| Data in this exercise |
=-=-=-=-=
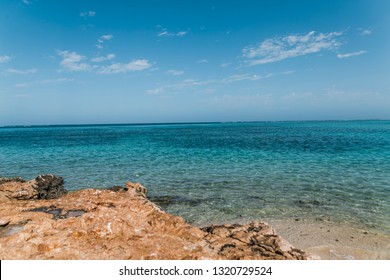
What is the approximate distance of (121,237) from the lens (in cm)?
530

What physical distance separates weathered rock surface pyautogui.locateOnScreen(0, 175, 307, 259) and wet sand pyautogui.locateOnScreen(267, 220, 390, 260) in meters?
2.42

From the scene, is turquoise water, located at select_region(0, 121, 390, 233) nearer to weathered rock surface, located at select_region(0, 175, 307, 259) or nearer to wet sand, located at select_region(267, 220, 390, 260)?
wet sand, located at select_region(267, 220, 390, 260)

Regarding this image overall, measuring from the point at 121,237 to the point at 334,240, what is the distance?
7180 millimetres

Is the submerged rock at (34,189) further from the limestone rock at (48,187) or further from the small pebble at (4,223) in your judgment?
the small pebble at (4,223)

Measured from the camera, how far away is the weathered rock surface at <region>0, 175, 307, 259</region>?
4.82 metres

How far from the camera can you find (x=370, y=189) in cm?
1356

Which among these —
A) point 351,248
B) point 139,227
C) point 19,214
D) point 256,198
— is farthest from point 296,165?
point 19,214

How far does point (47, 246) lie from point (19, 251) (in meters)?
0.47

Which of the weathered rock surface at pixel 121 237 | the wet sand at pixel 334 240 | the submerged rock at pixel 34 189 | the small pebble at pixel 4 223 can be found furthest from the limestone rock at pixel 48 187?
the wet sand at pixel 334 240

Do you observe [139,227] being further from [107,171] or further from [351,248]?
[107,171]

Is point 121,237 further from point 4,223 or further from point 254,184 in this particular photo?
point 254,184

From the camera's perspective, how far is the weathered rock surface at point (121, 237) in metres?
4.82

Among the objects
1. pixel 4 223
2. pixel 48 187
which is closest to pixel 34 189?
pixel 48 187

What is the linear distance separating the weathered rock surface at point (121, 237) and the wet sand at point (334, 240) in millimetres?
2419
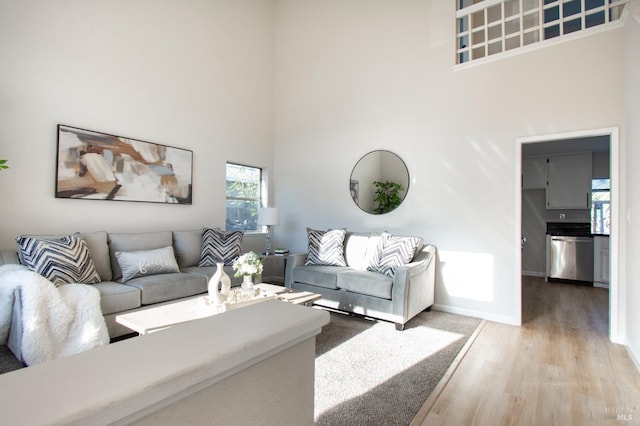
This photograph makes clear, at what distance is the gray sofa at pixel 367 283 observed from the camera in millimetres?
3303

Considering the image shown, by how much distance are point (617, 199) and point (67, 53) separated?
5.58 metres

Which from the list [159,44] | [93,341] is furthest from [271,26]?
[93,341]

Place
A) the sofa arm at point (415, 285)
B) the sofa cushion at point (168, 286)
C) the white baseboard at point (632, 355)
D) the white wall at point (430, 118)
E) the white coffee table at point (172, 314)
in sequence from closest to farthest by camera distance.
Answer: the white coffee table at point (172, 314), the white baseboard at point (632, 355), the sofa cushion at point (168, 286), the sofa arm at point (415, 285), the white wall at point (430, 118)

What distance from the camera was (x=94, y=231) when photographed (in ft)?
11.9

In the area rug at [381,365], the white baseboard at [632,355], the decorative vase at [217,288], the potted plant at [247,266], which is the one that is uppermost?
the potted plant at [247,266]

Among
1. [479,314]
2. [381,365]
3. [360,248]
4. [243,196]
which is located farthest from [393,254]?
[243,196]

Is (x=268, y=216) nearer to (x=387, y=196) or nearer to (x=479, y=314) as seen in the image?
(x=387, y=196)

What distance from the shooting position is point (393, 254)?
3707 millimetres

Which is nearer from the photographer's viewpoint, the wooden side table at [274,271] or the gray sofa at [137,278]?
the gray sofa at [137,278]

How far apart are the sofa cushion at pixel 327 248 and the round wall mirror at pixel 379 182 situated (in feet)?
2.14

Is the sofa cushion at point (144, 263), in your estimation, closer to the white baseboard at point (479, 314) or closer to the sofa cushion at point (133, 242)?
the sofa cushion at point (133, 242)

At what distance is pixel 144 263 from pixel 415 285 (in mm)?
2803

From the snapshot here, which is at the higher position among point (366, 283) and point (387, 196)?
point (387, 196)

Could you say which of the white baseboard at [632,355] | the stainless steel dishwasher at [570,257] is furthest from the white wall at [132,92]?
the stainless steel dishwasher at [570,257]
=-=-=-=-=
| Your goal |
Revise all the items above by changing every "weathered rock surface" to "eroded rock surface" and leaving everything else unchanged. Leave the pictures out of your answer.

| Solution to the exercise |
What is the approximate distance of (121,237) from the lens (in cm)?
530

What physical distance separates eroded rock surface pyautogui.locateOnScreen(0, 175, 307, 259) and wet sand pyautogui.locateOnScreen(267, 220, 390, 260) in meters?
2.42

From the scene, is turquoise water, located at select_region(0, 121, 390, 233) nearer to eroded rock surface, located at select_region(0, 175, 307, 259) or nearer to wet sand, located at select_region(267, 220, 390, 260)?
wet sand, located at select_region(267, 220, 390, 260)

Regarding this image overall, measuring from the point at 121,237 to the point at 334,240, what is the distance?
7180 millimetres

Is the submerged rock at (34,189) further from the limestone rock at (48,187) or further from the small pebble at (4,223) in your judgment?
the small pebble at (4,223)

Measured from the camera, how far away is the eroded rock surface at <region>0, 175, 307, 259</region>?
4.82 metres

How far from the camera can you find (x=370, y=189) in cm?
1356

Which among these —
A) point 351,248
B) point 139,227
C) point 19,214
D) point 256,198
— is farthest from point 296,165?
point 19,214

How far does point (47, 246) lie from point (19, 251) (in meters)?
0.47

Which of the eroded rock surface at pixel 121 237 | the wet sand at pixel 334 240 | the submerged rock at pixel 34 189 | the small pebble at pixel 4 223 can be found furthest from the limestone rock at pixel 48 187?
the wet sand at pixel 334 240

Do you observe [139,227] being further from [107,171] or further from [351,248]?
[107,171]

Is point 121,237 further from point 4,223 or further from point 254,184 in this particular photo?
point 254,184

From the camera's perspective, how far is the eroded rock surface at point (121, 237) in metres?
4.82

Among the objects
1. pixel 4 223
2. pixel 48 187
which is closest to pixel 34 189?
pixel 48 187

What is the linear distance separating the eroded rock surface at point (121, 237) and the wet sand at point (334, 240) in millimetres?
2419
This photograph makes clear, at what distance is the gray sofa at pixel 367 283 observed from the camera in millimetres?
3303

Considering the image shown, by how much distance are point (617, 199) and point (67, 53) separated?
5.58 metres

Which from the list [159,44] | [93,341] is furthest from [271,26]?
[93,341]

Place
A) the sofa arm at point (415, 285)
B) the sofa cushion at point (168, 286)
C) the white baseboard at point (632, 355)
D) the white wall at point (430, 118)
E) the white coffee table at point (172, 314)
in sequence from closest to farthest by camera distance.
Answer: the white coffee table at point (172, 314), the white baseboard at point (632, 355), the sofa cushion at point (168, 286), the sofa arm at point (415, 285), the white wall at point (430, 118)

What distance from the camera was (x=94, y=231) when photographed (in ft)?
11.9

In the area rug at [381,365], the white baseboard at [632,355], the decorative vase at [217,288], the potted plant at [247,266], which is the one that is uppermost?
the potted plant at [247,266]

Among
1. [479,314]
2. [381,365]
3. [360,248]
4. [243,196]
which is located farthest from [393,254]?
[243,196]

Is (x=268, y=216) nearer to (x=387, y=196) or nearer to (x=479, y=314) as seen in the image?
(x=387, y=196)

What distance from the shooting position is point (393, 254)?
3707 millimetres

Which is nearer from the photographer's viewpoint, the wooden side table at [274,271] or the gray sofa at [137,278]?
the gray sofa at [137,278]

How far apart are the sofa cushion at pixel 327 248 and the round wall mirror at pixel 379 182 situated (in feet)?
2.14

Is the sofa cushion at point (144, 263), in your estimation, closer to the white baseboard at point (479, 314) or closer to the sofa cushion at point (133, 242)?
the sofa cushion at point (133, 242)

At what distance is pixel 144 263 from pixel 415 285 (in mm)?
2803

From the snapshot here, which is at the higher position among point (366, 283) and point (387, 196)?
point (387, 196)

Could you say which of the white baseboard at [632,355] | the stainless steel dishwasher at [570,257] is furthest from the white wall at [132,92]?
the stainless steel dishwasher at [570,257]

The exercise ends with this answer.